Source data
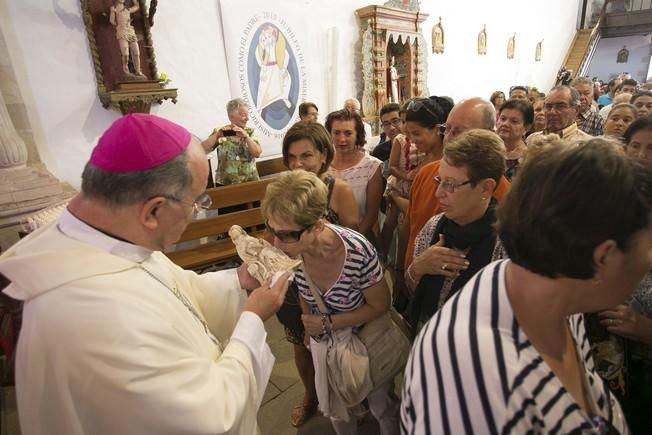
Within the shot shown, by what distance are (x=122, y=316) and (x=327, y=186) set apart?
5.24ft

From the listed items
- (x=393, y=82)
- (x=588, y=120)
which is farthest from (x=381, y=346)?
(x=393, y=82)

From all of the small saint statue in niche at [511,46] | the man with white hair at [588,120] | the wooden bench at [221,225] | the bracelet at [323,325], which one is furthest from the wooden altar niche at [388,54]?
the bracelet at [323,325]

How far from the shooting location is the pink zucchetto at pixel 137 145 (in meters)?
1.07

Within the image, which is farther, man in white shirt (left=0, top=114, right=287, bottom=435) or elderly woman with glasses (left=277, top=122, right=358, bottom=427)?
elderly woman with glasses (left=277, top=122, right=358, bottom=427)

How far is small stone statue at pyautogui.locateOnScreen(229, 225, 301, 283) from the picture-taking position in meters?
1.54

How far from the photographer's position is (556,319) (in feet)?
2.82

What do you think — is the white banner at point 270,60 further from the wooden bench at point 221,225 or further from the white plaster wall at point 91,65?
the wooden bench at point 221,225

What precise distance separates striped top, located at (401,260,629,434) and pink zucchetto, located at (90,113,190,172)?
2.99 ft

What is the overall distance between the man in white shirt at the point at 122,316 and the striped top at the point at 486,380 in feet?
2.07

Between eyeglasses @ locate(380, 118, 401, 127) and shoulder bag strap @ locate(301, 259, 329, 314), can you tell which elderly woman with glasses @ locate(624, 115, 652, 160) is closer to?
shoulder bag strap @ locate(301, 259, 329, 314)

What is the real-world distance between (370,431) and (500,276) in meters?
1.86

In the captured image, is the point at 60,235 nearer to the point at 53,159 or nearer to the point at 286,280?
the point at 286,280

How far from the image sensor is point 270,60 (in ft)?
17.7

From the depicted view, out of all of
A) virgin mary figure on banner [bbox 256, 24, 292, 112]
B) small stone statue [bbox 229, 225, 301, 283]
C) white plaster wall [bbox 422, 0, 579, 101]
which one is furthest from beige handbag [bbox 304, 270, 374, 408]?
white plaster wall [bbox 422, 0, 579, 101]
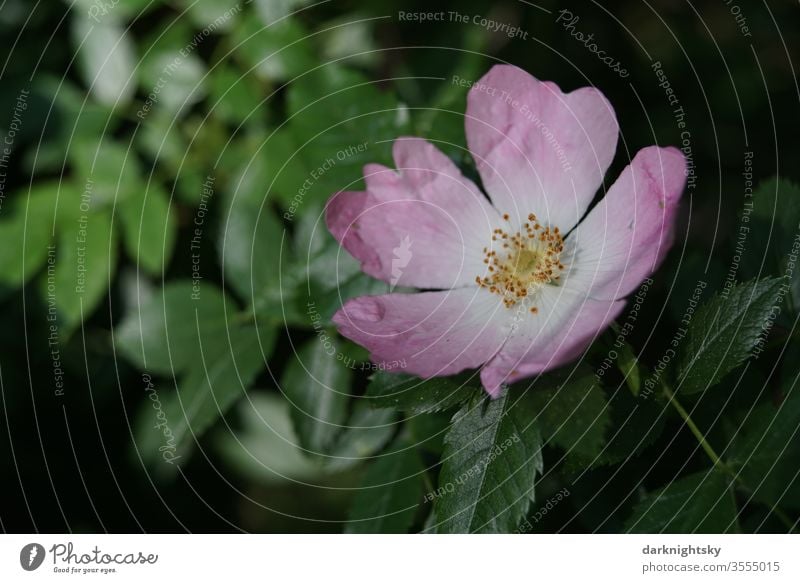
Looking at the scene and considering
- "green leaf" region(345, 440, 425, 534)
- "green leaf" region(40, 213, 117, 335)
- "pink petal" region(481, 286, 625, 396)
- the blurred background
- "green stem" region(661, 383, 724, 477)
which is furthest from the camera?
"green leaf" region(40, 213, 117, 335)

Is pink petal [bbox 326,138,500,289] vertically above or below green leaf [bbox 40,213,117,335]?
above

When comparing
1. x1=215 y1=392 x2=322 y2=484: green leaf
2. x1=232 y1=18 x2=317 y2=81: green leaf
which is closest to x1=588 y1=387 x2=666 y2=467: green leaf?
x1=215 y1=392 x2=322 y2=484: green leaf

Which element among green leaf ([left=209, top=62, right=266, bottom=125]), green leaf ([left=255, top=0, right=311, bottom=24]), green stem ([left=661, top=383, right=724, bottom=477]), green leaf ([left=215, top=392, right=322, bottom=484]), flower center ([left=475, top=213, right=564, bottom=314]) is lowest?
green leaf ([left=215, top=392, right=322, bottom=484])

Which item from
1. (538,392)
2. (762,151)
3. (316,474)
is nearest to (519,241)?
(538,392)

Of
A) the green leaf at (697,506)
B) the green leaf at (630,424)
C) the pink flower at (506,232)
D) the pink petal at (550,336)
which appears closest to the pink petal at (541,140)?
the pink flower at (506,232)

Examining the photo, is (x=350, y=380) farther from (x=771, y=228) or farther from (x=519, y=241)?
(x=771, y=228)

▶ _WHAT IS NEEDED_:
Update the listing above by replacing every "white banner" with "cloth banner" and changing nothing else. Leave the pictures out of your answer.

▶ _SOLUTION TO THIS TASK_:
Within the shot shown, by what distance are (x=122, y=316) and (x=327, y=186) set apart?
5.24ft

From the listed items
- (x=393, y=82)
- (x=588, y=120)
which is farthest from (x=381, y=346)?
(x=393, y=82)

From all of the small saint statue in niche at [511,46] | the man with white hair at [588,120] | the wooden bench at [221,225] | the bracelet at [323,325], which one is furthest from the wooden altar niche at [388,54]?
the bracelet at [323,325]

How far from the shooting location is the pink zucchetto at pixel 137 145 (in meters)?
1.07

Within the image, which is farther, man in white shirt (left=0, top=114, right=287, bottom=435) or elderly woman with glasses (left=277, top=122, right=358, bottom=427)?
elderly woman with glasses (left=277, top=122, right=358, bottom=427)

How far is small stone statue at pyautogui.locateOnScreen(229, 225, 301, 283) from the picture-taking position in meters?
1.54

How far from the photographer's position is (556,319) (in feet)?
2.82

What do you think — is the cloth banner at point 270,60 further from the wooden bench at point 221,225 or further from the white plaster wall at point 91,65?
the wooden bench at point 221,225

What precise distance separates striped top, located at (401,260,629,434) and pink zucchetto, located at (90,113,190,172)?
2.99 ft

What is the overall distance between the man in white shirt at the point at 122,316 and the striped top at the point at 486,380 in feet?
2.07

Between eyeglasses @ locate(380, 118, 401, 127) and shoulder bag strap @ locate(301, 259, 329, 314), can you tell which elderly woman with glasses @ locate(624, 115, 652, 160) is closer to?
shoulder bag strap @ locate(301, 259, 329, 314)

What is the real-world distance between (370,431) and (500,276) in meters?
1.86

In the captured image, is the point at 60,235 nearer to the point at 53,159 or nearer to the point at 286,280?
the point at 286,280

How far from the image sensor is point 270,60 (in ft)?
17.7

From the depicted view, out of all of
A) virgin mary figure on banner [bbox 256, 24, 292, 112]
B) small stone statue [bbox 229, 225, 301, 283]
C) white plaster wall [bbox 422, 0, 579, 101]
which one is furthest from beige handbag [bbox 304, 270, 374, 408]?
white plaster wall [bbox 422, 0, 579, 101]
Looking at the scene and considering
- "green leaf" region(345, 440, 425, 534)
- "green leaf" region(40, 213, 117, 335)
- "pink petal" region(481, 286, 625, 396)
- the blurred background
- "green stem" region(661, 383, 724, 477)
which is furthest from the camera?
"green leaf" region(40, 213, 117, 335)

Is pink petal [bbox 326,138,500,289] vertically above or below green leaf [bbox 40,213,117,335]?
above

When comparing
1. x1=215 y1=392 x2=322 y2=484: green leaf
2. x1=232 y1=18 x2=317 y2=81: green leaf
which is closest to x1=588 y1=387 x2=666 y2=467: green leaf?
x1=215 y1=392 x2=322 y2=484: green leaf

Which element among green leaf ([left=209, top=62, right=266, bottom=125]), green leaf ([left=255, top=0, right=311, bottom=24]), green stem ([left=661, top=383, right=724, bottom=477]), green leaf ([left=215, top=392, right=322, bottom=484]), flower center ([left=475, top=213, right=564, bottom=314]) is lowest?
green leaf ([left=215, top=392, right=322, bottom=484])

Which item from
1. (538,392)
2. (762,151)
3. (316,474)
is nearest to (519,241)?
(538,392)

Of
A) the green leaf at (697,506)
B) the green leaf at (630,424)
C) the pink flower at (506,232)
D) the pink petal at (550,336)
which appears closest to the pink petal at (541,140)?
the pink flower at (506,232)

Examining the photo, is (x=350, y=380) farther from (x=771, y=228) or farther from (x=519, y=241)?
(x=771, y=228)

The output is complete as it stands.